Clarity and understanding of specifically what the Russians did during our presidential election, how they carried out that effort, and the nature of the Russian intelligence threat to the United States and to its domestic and international security interests will never emerge from this partisan haze.
And that will not “make America great again.”
Bob Kline, Waxhaw
Not hearing Muslims denounce bombing
I consider myself a liberal and have always stood up for my Muslim friends and neighbors. Earlier this week I watched the citizens of Manchester, England united in their support of the families who lost family members and children in the terrorist bombing.
Where are the members of the Muslim community denouncing this bombing? Why are they silent? I don’t understand.
Carol Hollister, Charlotte
Choosing Gingrich an insult to Catholics
Callista Gingrich, Newt’s third wife, with whom he had a six-year affair while married to wife No. 2, is nominated Ambassador to the Vatican. I know President Trump is intentionally putting people in place to tear down their departments, but this seems like a real slap in the face to Catholics everywhere.

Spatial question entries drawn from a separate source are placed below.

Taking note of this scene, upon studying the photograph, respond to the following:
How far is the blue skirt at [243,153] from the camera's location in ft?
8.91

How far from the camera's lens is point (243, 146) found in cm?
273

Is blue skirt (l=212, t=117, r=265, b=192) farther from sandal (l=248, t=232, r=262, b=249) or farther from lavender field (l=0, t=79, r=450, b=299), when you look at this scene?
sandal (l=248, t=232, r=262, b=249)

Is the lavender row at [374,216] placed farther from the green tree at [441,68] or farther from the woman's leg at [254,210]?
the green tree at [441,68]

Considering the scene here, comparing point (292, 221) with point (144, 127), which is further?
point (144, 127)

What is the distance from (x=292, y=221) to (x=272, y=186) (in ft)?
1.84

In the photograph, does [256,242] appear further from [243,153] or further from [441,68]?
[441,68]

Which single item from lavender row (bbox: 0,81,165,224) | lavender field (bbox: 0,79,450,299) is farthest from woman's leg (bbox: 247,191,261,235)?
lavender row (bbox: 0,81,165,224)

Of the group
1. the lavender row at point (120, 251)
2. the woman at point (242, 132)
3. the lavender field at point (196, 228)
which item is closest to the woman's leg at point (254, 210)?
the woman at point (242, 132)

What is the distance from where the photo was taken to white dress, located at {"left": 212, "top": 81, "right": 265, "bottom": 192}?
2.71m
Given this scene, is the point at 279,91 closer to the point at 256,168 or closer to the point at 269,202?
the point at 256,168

Linda J. Brooks, Charlotte
Gov. Cooper should be more thankful
In response to “North Carolina receives $31 million federal grant to fight opioid epidemic” (May 19):
Gov. Roy Cooper should be thankful for what North Carolina received.
I cared for an older cousin during the last three years of her life as she slowly succumbed to the ravages of a life-long opioid addiction.
I would rather we shutter our schools for a year and put the money toward ending opioid abuse than complaining about what resources we have been mercifully given.
Barry L. Brush, Charlotte
Don’t publish gang member nicknames
In response to “Feds say Bloods’ ‘godfather’ ran the Charlotte gang from N.Y. prison cell” (May 24):
It is wrong for the media to publicize nicknames of gang members arrested for crimes.
Doing so only legitimizes their standing within their organizations. No one outside those circles would recognize them by those names anyway.
Publishing only their given names would emphasize that they are not above the law and are answerable to the larger society.